Le piano rouge
Je suis allée voir le piano rouge.
On l'a posé dans le grand hall de cet hôtel de luxe qu'on a installé récemment dans l'ancien Palais de justice de la ville. Dans ce qui fut la salle des pas perdus, devant la salle des Affiches, tout près de l'entrée de la Cour d'Assises...
Il y a d'abord eu cette impression d'extrême étrangeté, à voir se superposer le vieux pavé de marbre battu par les pas des prisonniers et la moquette feutrée du grand palace, la touffeur amollie des fauteuils et les hauts murs solennels et raides comme la justice, l'appel clinquant du bar et la pénombre du vestibule sévère comme une robe de juge.
Puis je suis allée caresser le piano rouge : il est venu de loin, exprès pour la Folle Journée, et il est l'un des seuls au monde à être ainsi laqué de rouge. Presque tous les pianos sont noirs, aujourd'hui. Il y en a encore qu'on fabrique en bois brun, et, assez souvent, on rencontre des pianos blancs. Mais on ne fabrique presque jamais de pianos rouges, parce que chacun sait que lorsqu'on joue, il ne faut penser qu'à la musique, surtout ne pas se laisser distraire par l'éclat de l'instrument, seulement s'absorber dans la rigueur austère de la partition.
Pourtant, quand les pianistes jouent sur le piano rouge que l'on vient d'apporter ici, ils oublient aussitôt qu'il est rouge, ils oublient aussitôt qu'ils se trouvent dans le hall d'un palace, ils oublient aussitôt qu'il y avait jadis une cour d'assises où l'on condamnait à mort et aux travaux forcés. Ils oublient tout, pour ne penser qu'à la musique.
C'est beau d'avoir fait venir à Nantes ce piano rouge. C'est un symbole qui me convient. Car il me semble que la Folle Journée ressemble tout à fait à ce piano rouge.

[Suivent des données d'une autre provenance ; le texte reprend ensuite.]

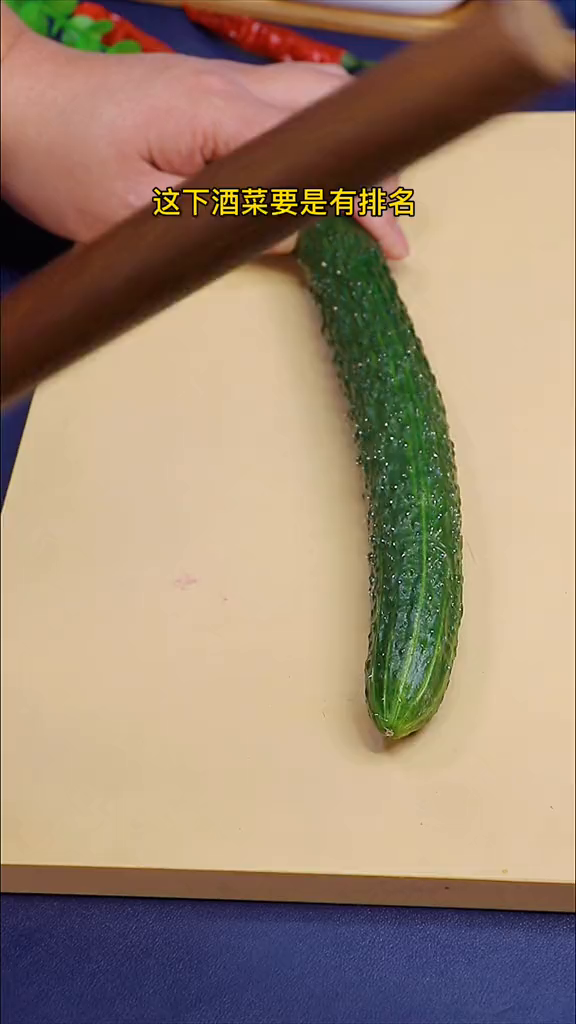 下酒菜要是有排名,这道爽口小凉菜一定能排三下酒菜凉菜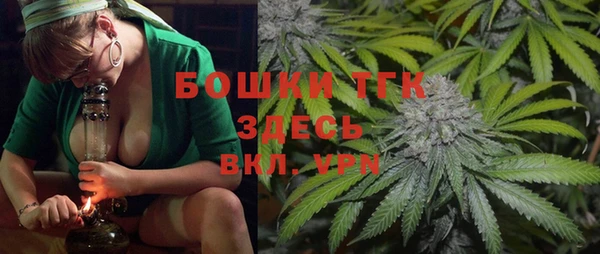 jwh Киров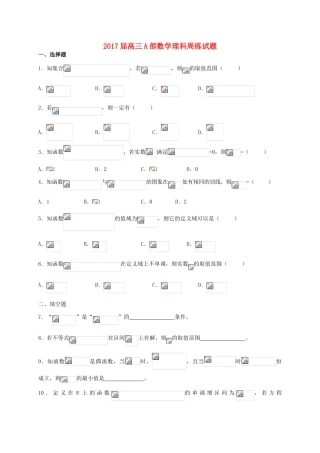 高三数学上学期第二次周练试题 理-人教版高三全册数学试题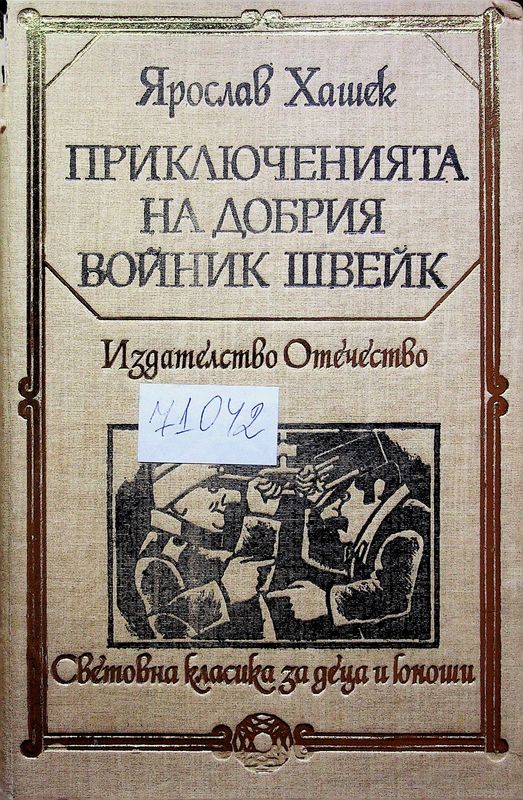 Приключенията на добрия войник Швейк през Световната война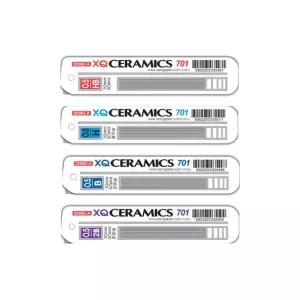 동아 XQ Ceramics 701 0.5mm 샤프심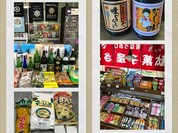 登米市インスタ映え→地酒と駄菓子の店よしだ（吉田食品）→穴場・隠れ家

L'événement est ici si important et si brillant, que tout nous détourne d'abord de la musique. Le bavardage médiatique, les affiches posées sur la façade des banques, la difficulté de se procurer des places, le dépit de n'avoir pu prendre celles qu'on aurait souhaitées, la rancoeur de savoir que des passants fortunés logés dans des hôtels de grand luxe se sont vu réserver des billets pour les spectacles auxquels on aurait tant voulu assister, mais qui affichent déjà complet. La joie enfantine et la petite fierté d'être de ceux qui tout de même "en seront", et le doux, le long plaisir de l'attente. La mauvaise conscience, ensuite, d'avoir tant dépensé pour des concerts, alors qu'il y aurait d'autres choses, bien sûr, tant d'autres choses qu'il fallait, qu'on devait acheter... La vague honte aussi d'être heureux et futile alors que tout souffre et meurt et pleure, sur cette Terre si rude. La foule enfin, les vigiles, l'immensité labyrinthique du Palais des congrès, les files d'attente interminables, les stupides chaises de bois dans les salles sans gradins, les imbéciles qui s'entraînent à tousser, et qui, à coup sûr, vont tout gâcher... Avant que "ça" ne commence, c'est tout un éclat rouge et nerveux qui nous distrait et nous agite.
Puis les musiciens entrent. Et soudain il n'y a plus rien d'autre que la musique. La musique. La musique. La musique.